Tasks for this exercise:
1. List every response to faulty spider requests that Marko van der Puil mentions in the spider thread.
2. According to the spider thread, which product sends Bill Moseley many requests each day with HTML entities left unconverted in the HREFs?
3. Extend the thread about dealing with spiders, picking up right after its last sentence.
═════ Text provided
Re: Dealing with spiders

Posted by Jimi Thompson <jt...@link.com>.
I vote for that!  Make my life about 5000 times simpler :)

Marko van der Puil wrote:

> Hi,
>
> I had the same thing, sometimes the spiders are programmed VERY sloppy. I had a
> site that responed to ANY request made to its location. The mayoraty of spiders
> does not understand about single and double qoutes or if you leave quotes out of
> your HREF's at all. also I understand that absolute href="/bla" and relative
> href="../bla" are also a problem.
>
> Those spiders would simply start getting urls like GET
> /foo/file=1243/date=12-30-2000/name=foobar'/foo/file=1243/date=12-30-2000/name=foobar
>
> or
> GET ../bla'
> or
> GET ../bla/'../bla'../bla'
> aso...
>
> then that page would generate a page with a load of faulty links that would also
> be followed.
> alle HREF got built on the basis of the data that were in the requested URL.
>
> Then other spiders got those faulty links from eachother and soon I got more
> traffic from spiders trying to index faulty links than from regular visitors. :)
>
> What I did was to check the input for a particular url and see if it was correct.
> (should have done that in the first place.) Then I 404red the bastards.... I am
> now redirecting them to the main page, which looks nicer on yer logs too. Plus
> the spider might be tempted to spider yer page regularly. (most spiders drop
> redirects.) You could also just return a plaintext OK. lots of nice 200's in yer
> stats...
> Another solution I have seen is returning a doorway page to your site.
> (Searchengine SPAM!) Thats hittingthem back where it hurts. :)
>
> I've made remarks about this to the owners of those spiders (excite/altavista)
> but I have had no satisfactory responses from them.
>
> What we could do as a community is create spiderlawenforcement.org, a centralized
> database where we keep track of spiders and how they index our sites. We could
> build a database of spiders indexed by Agent tag, those following robots.txt and
> those explicitly exploiting that, or blacklist some by IP if they keep breaking
> the rules. Lots of developers could use this database to block those nasty sons
> of.... er well, sons of spiders I suppose. All opensourced of course, and the
> data available for free, some perl modules to approach the db. Send an email to
> the administrator of the spider everytime a spider tries a bad link on a member
> site, and watch how fast thell fix the bl**dy things!
>
> Let me know if any of you are interrested in such a thing.
>
> Bill Moseley wrote:
>
> > This is slightly OT, but any solution I use will be mod_perl, of course.
> >
> > I'm wondering how people deal with spiders.  I don't mind being spidered as
> > long as it's a well behaved spider and follows robots.txt.  And at this
> > point I'm not concerned with the load spiders put on the server (and I know
> > there are modules for dealing with load issues).
> >
> > But it's amazing how many are just lame in that they take perfectly good
> > HREF tags and mess them up in the request.  For example, every day I see
> > many requests from Novell's BorderManager where they forgot to convert HTML
> > entities in HREFs before making the request.
══════════
═════ Material supplied
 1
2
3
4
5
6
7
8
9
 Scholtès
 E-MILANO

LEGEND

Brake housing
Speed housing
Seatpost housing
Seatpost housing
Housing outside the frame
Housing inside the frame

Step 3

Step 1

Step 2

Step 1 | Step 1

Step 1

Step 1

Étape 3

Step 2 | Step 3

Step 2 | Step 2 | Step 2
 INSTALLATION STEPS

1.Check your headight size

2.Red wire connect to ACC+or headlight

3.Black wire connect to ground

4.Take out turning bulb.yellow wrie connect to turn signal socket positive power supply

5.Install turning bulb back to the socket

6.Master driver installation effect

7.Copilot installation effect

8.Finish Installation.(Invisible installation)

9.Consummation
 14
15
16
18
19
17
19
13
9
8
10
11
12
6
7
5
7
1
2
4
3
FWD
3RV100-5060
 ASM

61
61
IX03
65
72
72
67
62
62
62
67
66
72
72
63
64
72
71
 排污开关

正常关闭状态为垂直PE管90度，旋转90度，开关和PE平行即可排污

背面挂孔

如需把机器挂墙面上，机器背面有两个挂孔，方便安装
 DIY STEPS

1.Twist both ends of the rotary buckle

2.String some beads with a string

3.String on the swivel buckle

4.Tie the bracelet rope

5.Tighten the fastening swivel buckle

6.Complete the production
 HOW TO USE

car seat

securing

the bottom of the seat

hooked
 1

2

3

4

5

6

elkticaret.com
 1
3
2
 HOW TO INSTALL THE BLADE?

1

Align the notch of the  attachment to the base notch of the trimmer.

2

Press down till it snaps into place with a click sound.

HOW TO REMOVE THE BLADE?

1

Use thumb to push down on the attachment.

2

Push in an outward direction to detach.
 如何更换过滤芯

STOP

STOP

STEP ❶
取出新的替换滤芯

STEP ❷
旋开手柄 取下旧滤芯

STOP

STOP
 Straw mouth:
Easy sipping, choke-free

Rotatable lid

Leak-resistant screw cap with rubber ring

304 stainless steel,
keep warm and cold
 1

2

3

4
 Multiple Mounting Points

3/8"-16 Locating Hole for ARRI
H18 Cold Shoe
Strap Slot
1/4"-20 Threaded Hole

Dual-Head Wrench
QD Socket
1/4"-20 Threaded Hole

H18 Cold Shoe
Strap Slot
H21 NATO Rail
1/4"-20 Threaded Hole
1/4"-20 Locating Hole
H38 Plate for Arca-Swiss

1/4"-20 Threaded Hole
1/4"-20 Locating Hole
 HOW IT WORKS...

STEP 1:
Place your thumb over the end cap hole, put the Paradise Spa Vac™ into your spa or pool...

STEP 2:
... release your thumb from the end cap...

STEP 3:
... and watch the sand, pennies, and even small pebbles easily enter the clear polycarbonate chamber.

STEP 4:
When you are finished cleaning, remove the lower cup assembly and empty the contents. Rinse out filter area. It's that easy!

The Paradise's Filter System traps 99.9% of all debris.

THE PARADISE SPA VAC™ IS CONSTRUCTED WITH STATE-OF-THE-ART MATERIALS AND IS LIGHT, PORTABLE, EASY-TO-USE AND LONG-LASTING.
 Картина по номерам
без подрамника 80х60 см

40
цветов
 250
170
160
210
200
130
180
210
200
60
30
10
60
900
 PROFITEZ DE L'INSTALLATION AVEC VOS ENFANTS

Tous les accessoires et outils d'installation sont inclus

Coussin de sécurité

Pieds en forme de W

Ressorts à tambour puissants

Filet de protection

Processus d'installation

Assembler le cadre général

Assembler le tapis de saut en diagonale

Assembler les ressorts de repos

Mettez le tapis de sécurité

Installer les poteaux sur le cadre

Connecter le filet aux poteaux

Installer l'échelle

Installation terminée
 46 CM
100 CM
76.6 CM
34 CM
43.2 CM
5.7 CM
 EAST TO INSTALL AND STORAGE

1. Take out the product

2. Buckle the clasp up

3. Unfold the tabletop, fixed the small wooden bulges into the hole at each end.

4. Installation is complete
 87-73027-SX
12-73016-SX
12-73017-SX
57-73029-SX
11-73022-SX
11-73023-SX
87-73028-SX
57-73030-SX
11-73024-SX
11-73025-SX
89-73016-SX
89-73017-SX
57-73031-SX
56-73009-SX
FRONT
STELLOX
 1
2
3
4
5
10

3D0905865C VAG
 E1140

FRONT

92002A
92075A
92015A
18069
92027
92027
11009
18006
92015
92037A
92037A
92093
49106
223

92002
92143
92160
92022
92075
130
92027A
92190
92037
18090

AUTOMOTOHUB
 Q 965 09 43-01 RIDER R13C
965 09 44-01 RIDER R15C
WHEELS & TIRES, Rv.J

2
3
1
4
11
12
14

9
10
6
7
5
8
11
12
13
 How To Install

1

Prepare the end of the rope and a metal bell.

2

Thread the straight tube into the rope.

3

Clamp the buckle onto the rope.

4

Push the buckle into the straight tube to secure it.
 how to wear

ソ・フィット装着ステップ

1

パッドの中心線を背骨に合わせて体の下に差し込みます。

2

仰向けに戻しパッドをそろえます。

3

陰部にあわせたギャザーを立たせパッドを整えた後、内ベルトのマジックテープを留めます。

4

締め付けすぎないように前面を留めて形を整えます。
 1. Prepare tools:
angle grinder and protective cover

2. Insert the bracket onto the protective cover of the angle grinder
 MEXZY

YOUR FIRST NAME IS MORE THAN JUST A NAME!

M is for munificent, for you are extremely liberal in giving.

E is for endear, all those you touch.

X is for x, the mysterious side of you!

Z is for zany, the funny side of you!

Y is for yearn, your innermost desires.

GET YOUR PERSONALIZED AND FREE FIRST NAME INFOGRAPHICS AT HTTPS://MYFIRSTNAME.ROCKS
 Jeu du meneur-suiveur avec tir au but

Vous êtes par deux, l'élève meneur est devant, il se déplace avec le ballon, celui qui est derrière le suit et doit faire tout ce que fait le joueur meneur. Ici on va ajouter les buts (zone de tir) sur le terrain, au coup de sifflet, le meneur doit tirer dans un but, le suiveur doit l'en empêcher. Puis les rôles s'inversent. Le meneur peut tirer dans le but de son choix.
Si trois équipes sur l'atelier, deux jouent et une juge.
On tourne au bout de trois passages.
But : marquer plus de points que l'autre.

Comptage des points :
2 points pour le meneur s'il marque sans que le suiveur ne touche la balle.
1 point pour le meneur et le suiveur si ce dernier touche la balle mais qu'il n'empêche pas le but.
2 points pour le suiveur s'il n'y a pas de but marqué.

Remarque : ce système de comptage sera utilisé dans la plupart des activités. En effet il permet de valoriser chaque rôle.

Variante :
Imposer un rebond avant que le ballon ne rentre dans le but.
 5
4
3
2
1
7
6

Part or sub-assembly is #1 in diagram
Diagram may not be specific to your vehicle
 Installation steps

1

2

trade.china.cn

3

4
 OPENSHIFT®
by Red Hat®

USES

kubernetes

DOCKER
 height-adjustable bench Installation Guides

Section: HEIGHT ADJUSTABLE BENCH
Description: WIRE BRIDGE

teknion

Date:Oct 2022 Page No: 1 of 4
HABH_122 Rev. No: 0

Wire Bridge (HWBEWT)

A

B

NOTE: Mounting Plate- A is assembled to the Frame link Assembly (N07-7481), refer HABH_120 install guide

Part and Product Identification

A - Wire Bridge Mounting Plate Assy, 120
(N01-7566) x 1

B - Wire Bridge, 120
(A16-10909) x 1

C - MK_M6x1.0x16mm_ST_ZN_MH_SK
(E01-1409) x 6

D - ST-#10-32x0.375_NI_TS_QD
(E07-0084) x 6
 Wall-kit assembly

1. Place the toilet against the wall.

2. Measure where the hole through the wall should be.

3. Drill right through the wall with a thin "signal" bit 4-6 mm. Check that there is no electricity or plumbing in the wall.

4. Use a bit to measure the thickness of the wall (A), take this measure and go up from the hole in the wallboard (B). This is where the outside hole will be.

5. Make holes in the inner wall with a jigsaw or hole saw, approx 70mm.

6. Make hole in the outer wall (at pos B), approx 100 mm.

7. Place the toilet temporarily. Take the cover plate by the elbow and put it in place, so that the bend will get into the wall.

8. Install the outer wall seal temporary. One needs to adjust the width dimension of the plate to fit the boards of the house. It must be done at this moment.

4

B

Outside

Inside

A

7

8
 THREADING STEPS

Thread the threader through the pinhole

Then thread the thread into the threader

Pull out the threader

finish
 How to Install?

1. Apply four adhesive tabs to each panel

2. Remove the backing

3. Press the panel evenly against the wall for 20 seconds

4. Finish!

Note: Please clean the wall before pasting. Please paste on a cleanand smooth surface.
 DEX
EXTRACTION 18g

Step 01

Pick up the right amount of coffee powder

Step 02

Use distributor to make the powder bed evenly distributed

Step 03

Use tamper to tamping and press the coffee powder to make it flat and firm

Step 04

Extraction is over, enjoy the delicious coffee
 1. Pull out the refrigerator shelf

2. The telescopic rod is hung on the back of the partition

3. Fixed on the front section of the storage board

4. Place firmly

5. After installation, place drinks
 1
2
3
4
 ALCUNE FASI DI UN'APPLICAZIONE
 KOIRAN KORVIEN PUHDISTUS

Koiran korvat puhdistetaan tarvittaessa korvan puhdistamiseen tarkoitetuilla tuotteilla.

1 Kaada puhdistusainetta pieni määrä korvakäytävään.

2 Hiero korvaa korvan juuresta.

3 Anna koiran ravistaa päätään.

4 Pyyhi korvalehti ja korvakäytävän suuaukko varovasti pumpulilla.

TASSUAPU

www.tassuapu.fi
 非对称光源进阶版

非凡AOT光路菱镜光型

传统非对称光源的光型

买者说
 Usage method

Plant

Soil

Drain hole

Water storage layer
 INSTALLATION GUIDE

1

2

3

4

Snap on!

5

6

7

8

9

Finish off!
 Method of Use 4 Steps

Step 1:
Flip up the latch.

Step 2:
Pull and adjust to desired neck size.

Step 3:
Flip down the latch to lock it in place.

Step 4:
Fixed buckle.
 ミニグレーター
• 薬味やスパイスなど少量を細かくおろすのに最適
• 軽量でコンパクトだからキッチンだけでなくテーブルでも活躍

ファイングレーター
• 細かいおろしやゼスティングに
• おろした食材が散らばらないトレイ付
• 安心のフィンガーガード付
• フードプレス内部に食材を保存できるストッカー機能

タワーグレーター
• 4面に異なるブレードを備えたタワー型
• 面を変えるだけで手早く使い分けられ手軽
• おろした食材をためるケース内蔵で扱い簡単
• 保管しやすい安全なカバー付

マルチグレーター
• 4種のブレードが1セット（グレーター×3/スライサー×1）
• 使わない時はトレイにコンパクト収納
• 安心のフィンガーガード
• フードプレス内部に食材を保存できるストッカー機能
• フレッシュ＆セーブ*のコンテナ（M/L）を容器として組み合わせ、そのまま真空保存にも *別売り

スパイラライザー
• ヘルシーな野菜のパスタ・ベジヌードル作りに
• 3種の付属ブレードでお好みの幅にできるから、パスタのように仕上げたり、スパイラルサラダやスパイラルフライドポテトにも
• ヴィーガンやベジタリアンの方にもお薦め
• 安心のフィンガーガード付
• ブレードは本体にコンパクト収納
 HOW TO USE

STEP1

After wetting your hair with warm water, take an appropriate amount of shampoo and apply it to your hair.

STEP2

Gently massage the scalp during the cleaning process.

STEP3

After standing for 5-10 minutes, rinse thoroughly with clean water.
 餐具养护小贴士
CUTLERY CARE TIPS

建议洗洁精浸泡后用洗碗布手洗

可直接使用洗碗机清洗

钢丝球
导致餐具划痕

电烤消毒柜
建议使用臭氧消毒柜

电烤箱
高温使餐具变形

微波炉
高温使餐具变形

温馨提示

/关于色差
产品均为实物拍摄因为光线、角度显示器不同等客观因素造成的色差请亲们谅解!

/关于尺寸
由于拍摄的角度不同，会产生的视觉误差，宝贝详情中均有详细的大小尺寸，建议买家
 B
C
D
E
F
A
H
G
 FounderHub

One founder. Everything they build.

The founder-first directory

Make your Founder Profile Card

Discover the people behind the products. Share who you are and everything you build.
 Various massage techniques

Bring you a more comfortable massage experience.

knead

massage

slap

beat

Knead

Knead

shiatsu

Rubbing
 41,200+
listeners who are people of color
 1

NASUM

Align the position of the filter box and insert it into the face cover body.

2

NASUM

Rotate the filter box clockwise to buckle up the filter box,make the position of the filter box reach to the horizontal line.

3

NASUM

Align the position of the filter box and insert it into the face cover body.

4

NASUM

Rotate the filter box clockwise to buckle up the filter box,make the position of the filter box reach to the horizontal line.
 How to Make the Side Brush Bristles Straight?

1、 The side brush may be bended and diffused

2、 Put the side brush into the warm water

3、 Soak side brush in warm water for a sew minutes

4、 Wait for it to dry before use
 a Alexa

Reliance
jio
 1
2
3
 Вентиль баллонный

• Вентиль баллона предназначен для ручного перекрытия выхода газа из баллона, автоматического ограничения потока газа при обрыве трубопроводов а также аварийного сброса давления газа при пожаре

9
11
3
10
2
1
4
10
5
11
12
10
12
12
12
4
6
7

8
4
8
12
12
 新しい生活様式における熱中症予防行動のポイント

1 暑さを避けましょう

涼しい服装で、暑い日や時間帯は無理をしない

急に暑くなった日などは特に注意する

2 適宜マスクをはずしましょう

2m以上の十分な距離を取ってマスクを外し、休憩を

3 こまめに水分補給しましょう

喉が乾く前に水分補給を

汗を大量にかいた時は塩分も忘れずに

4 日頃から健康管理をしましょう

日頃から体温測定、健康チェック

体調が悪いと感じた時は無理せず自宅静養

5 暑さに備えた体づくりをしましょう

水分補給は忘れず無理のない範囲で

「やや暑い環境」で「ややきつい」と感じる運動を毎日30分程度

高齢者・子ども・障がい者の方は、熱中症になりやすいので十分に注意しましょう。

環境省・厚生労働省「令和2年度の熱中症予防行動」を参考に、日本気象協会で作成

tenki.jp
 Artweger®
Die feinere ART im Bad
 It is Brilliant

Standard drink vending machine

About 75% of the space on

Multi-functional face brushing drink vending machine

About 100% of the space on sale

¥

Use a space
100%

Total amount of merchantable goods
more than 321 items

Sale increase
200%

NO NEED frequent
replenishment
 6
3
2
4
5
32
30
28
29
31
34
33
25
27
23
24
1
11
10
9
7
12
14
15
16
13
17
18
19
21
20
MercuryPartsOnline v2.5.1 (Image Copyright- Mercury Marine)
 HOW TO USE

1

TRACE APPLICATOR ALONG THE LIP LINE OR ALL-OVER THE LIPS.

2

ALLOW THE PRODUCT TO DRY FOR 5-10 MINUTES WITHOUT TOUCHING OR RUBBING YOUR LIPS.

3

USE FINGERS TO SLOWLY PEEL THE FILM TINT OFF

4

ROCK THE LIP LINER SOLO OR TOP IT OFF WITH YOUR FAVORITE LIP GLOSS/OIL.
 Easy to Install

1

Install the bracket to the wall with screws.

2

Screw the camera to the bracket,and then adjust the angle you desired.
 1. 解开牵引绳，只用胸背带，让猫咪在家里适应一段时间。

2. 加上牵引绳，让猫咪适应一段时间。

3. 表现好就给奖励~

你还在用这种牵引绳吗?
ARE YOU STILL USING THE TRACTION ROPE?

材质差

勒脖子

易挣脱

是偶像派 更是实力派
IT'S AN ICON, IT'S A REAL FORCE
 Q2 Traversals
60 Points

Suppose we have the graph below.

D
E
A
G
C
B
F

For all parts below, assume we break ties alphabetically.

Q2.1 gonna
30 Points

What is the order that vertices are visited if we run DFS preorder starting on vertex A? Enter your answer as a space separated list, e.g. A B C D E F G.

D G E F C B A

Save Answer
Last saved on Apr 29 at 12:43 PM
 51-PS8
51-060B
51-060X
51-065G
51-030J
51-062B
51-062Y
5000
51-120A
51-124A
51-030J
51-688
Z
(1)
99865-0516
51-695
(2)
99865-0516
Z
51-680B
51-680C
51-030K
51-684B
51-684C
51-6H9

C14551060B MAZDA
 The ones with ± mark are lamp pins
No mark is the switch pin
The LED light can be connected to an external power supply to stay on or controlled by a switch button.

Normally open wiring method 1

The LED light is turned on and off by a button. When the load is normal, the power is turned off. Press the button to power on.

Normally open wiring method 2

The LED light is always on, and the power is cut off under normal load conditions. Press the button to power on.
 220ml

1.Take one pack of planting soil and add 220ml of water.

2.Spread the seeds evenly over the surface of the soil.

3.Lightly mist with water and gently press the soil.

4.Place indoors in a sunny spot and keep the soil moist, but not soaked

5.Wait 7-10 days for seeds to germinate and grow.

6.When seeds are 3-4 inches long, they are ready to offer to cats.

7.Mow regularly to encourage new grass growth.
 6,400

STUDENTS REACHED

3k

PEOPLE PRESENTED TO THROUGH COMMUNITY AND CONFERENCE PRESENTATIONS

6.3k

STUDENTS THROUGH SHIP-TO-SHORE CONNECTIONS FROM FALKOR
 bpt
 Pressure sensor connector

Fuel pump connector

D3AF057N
══════════
Task-by-task outputs:
1.
- Returning a 404
- Redirecting the spider to the main page
- Returning a plaintext OK
- Returning a doorway page to the site

2. Novell's BorderManager.

3.
> >
> > Here's another example:
> >
> > 64.3.57.99 - "-" [04/Nov/2000:04:36:22 -0800] "GET /../../../ HTTP/1.0" 400
> > 265 "-" "Microsoft Internet Explorer/4.40.426 (Windows 95)" 5740
> >
> > In the last day that IP has requested about 10,000 documents.  Over half
> > were 404 requests where some 404s were non-converted entities from HREFs,
> > but most were just for documents that do not and have never existed on this
> > site.  Almost 1000 request were 400s (Bad Request like the example above).
> > And I'd guess that's not really the correct user agent, either....
> >
> > In general, what I'm interested in stopping are the thousands of requests
> > for documents that just don't exist on the site.  And to simply block the
> > lame ones, since they are, well, lame.
> >
> > Anyway, what do you do with spiders like this, if anything?  Is it even an
> > issue that you deal with?
> >
> > Do you use any automated methods to detect spiders, and perhaps block the
> > lame ones?  I wouldn't want to track every IP, but seems like I could do
> > well just looking at IPs that have a high proportion of 404s to 200 and
> > 304s and have been requesting over a long period of time, or very frequently.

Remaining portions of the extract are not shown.